まるで子供が駄々をこねるようにそんなことを捲し立てた有馬は、今度は訓練室内を縦横無尽に駆け巡り、四方八方から攻撃を繰り出してくる。


「うおおおおおおお!!!」


「はぁ…諦めが悪いやつだね」


ため息を吐いた僕は、地面を蹴った。


そしてどうやらすでに敗北している現実を認めたくないらしい有馬にわかりやすく実力差を理解させるために……


「おーい、どこに行くのー?」


「何ぃいいいいいい!?」


訓練室内を走り回る有馬を、その速度を上回る速さで追いかけた。


「ぐぉおおおおお!?どうしてGランクスキル如きが俺の速さについてこれるんだぁああああああ!?!?」


「ほら、遅いよ。もっと早く走らないと」


「…っ!?」


僕は有馬の背後に回ったり、先回りしたりして、徹底的に速さの差を解らせる。


「はぁ、はぁ、はぁ…」


やがて有馬は体力が尽きたのか、肩で息をして走るのをやめた。


「もう追いかけっこは終わりかな?いい加減僕の勝ちってことでいい?」


「…っ!?」


有馬は気づかないうちに背後に回り込んでいた僕に驚き、尻餅をつく。


「もうわかったでしょ?君はご自慢の速度ですら僕に敵わない。

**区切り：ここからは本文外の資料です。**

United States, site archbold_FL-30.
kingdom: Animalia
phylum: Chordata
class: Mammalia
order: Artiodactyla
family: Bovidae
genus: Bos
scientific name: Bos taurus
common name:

勝敗は明らかだと思うけど、まだやる?」


「す、すげぇ…」


「なんだ今の…」


「何も見えなかったぞ!?」


「二人とも、残像みたいになってた…」


「何が起こってたんだ!?」


「わからん…だが、どうやら雨宮が有馬の速度を上回ったらしい…」


「マジかよ!?あいつ本当にGランクか!?」


勝負の結果に生徒たちがざわつく中、有馬が僕を睨みつけるようにしていった。


「まだだ…!まだ勝負は決まってない…!勝負はどちらかが戦闘不能になるまでだ…!俺はまだこうして立っているぞ…!」


「はぁ…やれやれ…」


諦めが悪いにも程がある。


有馬自身、流石にもう僕に勝てないことは理解しているだろうに。


けれど有名な商会の御曹司としてのプライドから敗北を受け入れられないのだろう。


「困ったな」


有馬の意識を奪い戦闘不能にすることは簡単だ。


でもそれだと後々有馬商会との問題に発展する可能性が出てくる。


僕は面倒はごめんだ。


何か、直接手を下さずに有馬の戦意を奪う必要があるな。


「あまり人には使いたくないんだけど……まぁいいか」


僕は有馬を見据えて、あるスキルを発動した。


「スキル『威圧』」


「…っ!?」


それは入学試験の時にも使った、自らよりも弱いものに力の差を理解させ怯ませるスキル。


有馬のステータスは僕よりも断然低い。


ゆえにこのスキルは有効であるはずだ。


「あっ…あぁ…あっ…」


有馬が呆然としてパタリと座り込んでしまった。


そのままガクガクと震え、まるで許しを乞うように僕の眼のまえで首を垂れる。


そして…


「あちゃー…」


「…」


じわぁと、有馬のズボンに水のシミのようなものが広がり出した。


どうやら威圧スキルが効きすぎて漏らしてしまったようだ。


「ごめんごめん。ここまでするつもりはなかったんだ」


僕は慌てて威圧スキルを解除する。


だが、手遅れだった。


有馬は完全に戦意と自信を喪失し、呆然とした表情で絶え間なく放尿していた。


「嘘だろ…」


「あの有馬商会の御曹司が…」


「わからされてお漏らししてるぞ…」


野次馬の生徒たちのそんな呆然としたつぶやきが、空気に溶けて消えていった。